In our previous work (Zhao et al., 2017), the proposed PFC-BG model mainly focuses on the PFC top-down biasing effect on BG. It is a mathematical optimization on Actor-Critic method with the inspiration of working memory and continuous DA regulation. The BDM-SNN model in this paper focuses on the simulation of brain decision-making circuit, which is a dynamic learning process with spiking neurons. Besides, on the UAV flying through a window task, the BDM-SNN model needs fewer steps than the PFC-BG model, as Figure 8 shown. In BDM-SNN model, the effects of MOFC and LOFC are taken into consideration. The coordination of DA and STDP strengthens the connections between MOFC and StrD1, and the connections between LOFC and StrD2. When agent receives positive reward, MOFC fires and facilitates the activity of StrD1. By this way, the activity of MOFC can facilitate the direct pathway. When agent receives negative reward, activity of LOFC facilitates the indirect pathway by strengthening the connections between LOFC and StrD2. To sum up, MOFC and LOFC can enlarge the difference between two competitive pathways and accelerate the decision-making process.
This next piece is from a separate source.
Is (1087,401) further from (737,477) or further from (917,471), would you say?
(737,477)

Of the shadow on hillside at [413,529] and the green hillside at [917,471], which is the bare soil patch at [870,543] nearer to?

There are also other neurocomputational models inspired by decision-making mechanism in the brain. Frank et al. modeled the direct pathway and indirect pathway in brain decision-making with DA regulation in their model (Frank, 2005). They further took the effect of OFC into account (Frank and Claus, 2006). The main difference of network architecture between our method and Frank's works is the completeness of decision-making circuit. We model direct, indirect and hyperdirect pathways, while the hyperdirect pathway is ignored in Frank's works. Many decision-making models have not considered the STN brain area (Frank and Claus, 2006; Zeng et al., 2017) and the connection between DLPFC and thalamus (Gurney et al., 2015). The excitatory input from STN is essential for GPi for the other inputs (StrD1 and GPe) are inhibitory. Only the projection of STN can help GPe and GPi function. If there is no STN, GPe and GPi will never fire, and the thalamus can not obtain inhibitory input from BG. Then thalamus always outputs randomly action. The excitatory input from DLPFC is very important for thalamus due to the input from GPi is inhibitory. If there is no excitatory input from DLPFC, thalamus will never fire as well. To sum up, the excitatory input from STN and DLPFC is not only very necessary in human brain decision-making, but also computationally very important in our model.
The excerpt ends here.